▸ SUPPLIED ENTRIES
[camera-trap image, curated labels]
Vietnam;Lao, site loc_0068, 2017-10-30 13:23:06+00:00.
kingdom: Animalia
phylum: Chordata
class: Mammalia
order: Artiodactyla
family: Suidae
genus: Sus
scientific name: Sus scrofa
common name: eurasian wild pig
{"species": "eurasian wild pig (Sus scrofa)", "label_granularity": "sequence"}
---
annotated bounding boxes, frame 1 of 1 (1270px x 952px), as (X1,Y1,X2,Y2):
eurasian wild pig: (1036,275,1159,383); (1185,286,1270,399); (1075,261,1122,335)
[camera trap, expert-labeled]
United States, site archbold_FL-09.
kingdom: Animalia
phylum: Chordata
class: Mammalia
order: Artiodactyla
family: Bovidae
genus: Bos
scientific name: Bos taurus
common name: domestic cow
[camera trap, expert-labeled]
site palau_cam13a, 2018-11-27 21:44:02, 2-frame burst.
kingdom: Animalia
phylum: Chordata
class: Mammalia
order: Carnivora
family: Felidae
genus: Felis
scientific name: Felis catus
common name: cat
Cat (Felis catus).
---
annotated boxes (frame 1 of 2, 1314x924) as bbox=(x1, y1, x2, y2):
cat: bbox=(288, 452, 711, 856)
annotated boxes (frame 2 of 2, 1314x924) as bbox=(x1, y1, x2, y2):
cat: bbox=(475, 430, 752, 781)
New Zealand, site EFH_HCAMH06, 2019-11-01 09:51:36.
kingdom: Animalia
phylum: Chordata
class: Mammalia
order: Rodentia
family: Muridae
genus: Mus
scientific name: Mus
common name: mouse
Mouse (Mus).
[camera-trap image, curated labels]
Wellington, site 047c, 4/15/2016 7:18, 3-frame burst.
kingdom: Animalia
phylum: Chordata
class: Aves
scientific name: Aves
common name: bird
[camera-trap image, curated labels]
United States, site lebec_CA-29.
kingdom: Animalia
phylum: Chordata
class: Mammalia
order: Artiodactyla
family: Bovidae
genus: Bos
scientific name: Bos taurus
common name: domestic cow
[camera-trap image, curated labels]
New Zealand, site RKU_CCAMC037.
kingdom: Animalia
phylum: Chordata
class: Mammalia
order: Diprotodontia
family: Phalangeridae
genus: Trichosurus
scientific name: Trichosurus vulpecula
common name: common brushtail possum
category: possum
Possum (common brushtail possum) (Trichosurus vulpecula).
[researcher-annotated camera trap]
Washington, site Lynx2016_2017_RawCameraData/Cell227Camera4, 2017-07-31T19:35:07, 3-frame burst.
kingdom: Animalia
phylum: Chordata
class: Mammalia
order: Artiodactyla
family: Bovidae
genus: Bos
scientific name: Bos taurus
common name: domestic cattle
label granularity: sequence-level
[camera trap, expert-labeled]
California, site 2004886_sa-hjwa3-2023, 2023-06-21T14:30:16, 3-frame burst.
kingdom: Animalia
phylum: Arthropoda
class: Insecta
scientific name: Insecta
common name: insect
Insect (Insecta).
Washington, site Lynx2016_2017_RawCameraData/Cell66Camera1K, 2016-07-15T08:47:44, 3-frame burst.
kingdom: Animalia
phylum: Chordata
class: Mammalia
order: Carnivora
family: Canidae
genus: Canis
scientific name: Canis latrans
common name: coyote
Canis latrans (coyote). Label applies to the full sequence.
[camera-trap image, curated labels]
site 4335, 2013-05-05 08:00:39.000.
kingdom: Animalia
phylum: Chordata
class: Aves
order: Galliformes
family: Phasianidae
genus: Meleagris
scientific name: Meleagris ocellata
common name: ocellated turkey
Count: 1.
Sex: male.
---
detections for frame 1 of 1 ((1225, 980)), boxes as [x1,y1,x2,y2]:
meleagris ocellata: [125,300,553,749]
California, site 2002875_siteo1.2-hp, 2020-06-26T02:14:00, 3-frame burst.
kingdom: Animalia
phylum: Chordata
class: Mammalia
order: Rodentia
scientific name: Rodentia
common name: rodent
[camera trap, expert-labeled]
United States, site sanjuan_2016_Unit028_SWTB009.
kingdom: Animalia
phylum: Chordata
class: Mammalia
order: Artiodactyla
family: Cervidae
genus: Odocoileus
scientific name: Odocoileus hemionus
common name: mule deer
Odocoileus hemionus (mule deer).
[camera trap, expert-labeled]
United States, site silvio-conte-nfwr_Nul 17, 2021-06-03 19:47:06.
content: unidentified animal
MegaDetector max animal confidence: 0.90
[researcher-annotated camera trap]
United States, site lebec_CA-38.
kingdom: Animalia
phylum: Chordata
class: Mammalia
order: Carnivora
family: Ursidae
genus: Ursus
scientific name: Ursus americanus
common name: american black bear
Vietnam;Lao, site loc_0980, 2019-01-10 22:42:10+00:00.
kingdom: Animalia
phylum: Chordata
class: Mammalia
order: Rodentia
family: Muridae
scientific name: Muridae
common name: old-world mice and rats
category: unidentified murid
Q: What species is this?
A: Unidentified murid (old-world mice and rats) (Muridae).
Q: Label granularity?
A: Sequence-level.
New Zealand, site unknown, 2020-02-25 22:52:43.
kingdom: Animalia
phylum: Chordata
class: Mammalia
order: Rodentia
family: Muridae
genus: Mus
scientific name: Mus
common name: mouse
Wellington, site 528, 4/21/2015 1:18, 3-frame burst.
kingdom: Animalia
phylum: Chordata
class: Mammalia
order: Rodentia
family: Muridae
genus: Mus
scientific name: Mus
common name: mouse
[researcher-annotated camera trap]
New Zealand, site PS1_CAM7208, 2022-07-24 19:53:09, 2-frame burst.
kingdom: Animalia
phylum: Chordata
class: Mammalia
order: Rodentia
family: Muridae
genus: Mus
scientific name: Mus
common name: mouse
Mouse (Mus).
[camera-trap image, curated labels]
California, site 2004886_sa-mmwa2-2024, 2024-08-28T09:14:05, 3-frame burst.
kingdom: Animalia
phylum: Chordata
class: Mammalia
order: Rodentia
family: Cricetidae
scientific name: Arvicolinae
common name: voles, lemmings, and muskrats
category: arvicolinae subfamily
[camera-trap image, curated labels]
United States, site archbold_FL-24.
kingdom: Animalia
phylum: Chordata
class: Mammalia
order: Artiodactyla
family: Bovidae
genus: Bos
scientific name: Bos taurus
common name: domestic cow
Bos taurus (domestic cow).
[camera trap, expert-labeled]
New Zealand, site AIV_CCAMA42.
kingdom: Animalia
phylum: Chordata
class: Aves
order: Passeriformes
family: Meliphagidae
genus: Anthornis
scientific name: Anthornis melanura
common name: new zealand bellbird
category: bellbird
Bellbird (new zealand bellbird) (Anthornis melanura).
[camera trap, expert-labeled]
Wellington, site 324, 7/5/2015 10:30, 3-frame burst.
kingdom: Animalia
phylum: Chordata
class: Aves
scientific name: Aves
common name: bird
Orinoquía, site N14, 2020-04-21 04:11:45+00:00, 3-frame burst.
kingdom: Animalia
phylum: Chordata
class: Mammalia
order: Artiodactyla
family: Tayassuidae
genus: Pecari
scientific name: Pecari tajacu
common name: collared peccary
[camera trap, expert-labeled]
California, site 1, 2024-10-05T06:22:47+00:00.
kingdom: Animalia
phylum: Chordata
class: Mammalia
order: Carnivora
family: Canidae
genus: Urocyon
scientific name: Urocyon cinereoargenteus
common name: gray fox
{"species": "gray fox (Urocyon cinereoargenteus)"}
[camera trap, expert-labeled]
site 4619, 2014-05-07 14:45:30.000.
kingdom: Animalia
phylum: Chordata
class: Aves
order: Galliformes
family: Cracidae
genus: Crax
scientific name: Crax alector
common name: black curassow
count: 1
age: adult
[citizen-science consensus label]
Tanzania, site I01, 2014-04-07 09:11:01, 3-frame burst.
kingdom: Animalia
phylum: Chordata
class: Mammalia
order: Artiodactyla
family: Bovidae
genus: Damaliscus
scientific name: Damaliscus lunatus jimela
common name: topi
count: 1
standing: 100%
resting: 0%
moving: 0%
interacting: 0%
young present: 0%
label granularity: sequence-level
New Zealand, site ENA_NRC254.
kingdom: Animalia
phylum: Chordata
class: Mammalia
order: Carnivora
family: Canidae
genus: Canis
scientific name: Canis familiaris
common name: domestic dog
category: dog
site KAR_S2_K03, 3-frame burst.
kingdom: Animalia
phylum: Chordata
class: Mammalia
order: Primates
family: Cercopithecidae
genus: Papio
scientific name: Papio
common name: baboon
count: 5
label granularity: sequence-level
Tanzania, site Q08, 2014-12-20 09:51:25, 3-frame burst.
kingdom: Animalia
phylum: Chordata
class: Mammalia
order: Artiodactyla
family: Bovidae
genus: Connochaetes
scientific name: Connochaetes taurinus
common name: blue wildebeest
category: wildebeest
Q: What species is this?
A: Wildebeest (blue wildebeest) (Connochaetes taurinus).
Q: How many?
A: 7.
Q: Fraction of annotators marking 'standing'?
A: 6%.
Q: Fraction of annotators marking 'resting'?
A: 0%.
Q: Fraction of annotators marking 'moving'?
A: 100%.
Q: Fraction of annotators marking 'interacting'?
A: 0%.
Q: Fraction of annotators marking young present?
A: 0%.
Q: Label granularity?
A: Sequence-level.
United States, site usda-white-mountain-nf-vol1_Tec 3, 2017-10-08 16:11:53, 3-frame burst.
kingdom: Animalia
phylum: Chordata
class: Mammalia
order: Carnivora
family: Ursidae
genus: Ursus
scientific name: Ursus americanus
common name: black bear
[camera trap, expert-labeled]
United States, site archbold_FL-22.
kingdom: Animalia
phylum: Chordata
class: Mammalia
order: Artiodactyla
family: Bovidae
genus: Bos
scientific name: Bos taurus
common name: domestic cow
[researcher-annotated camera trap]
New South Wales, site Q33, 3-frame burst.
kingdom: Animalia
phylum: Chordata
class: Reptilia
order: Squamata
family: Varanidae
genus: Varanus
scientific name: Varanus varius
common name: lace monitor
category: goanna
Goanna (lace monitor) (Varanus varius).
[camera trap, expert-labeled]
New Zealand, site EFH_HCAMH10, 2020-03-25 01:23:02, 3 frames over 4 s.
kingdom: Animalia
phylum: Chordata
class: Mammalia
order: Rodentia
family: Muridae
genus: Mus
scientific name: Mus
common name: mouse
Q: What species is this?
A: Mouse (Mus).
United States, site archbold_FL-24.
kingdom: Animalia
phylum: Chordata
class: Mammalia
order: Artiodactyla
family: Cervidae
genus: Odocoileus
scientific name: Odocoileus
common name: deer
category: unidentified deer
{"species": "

▸ YOUR ASSIGNMENT
Give back exactly the lines from the beginning of the records through the line containing "common name: eurasian wild pig", and only those.

▸ RESULT
[camera-trap image, curated labels]
Vietnam;Lao, site loc_0068, 2017-10-30 13:23:06+00:00.
kingdom: Animalia
phylum: Chordata
class: Mammalia
order: Artiodactyla
family: Suidae
genus: Sus
scientific name: Sus scrofa
common name: eurasian wild pig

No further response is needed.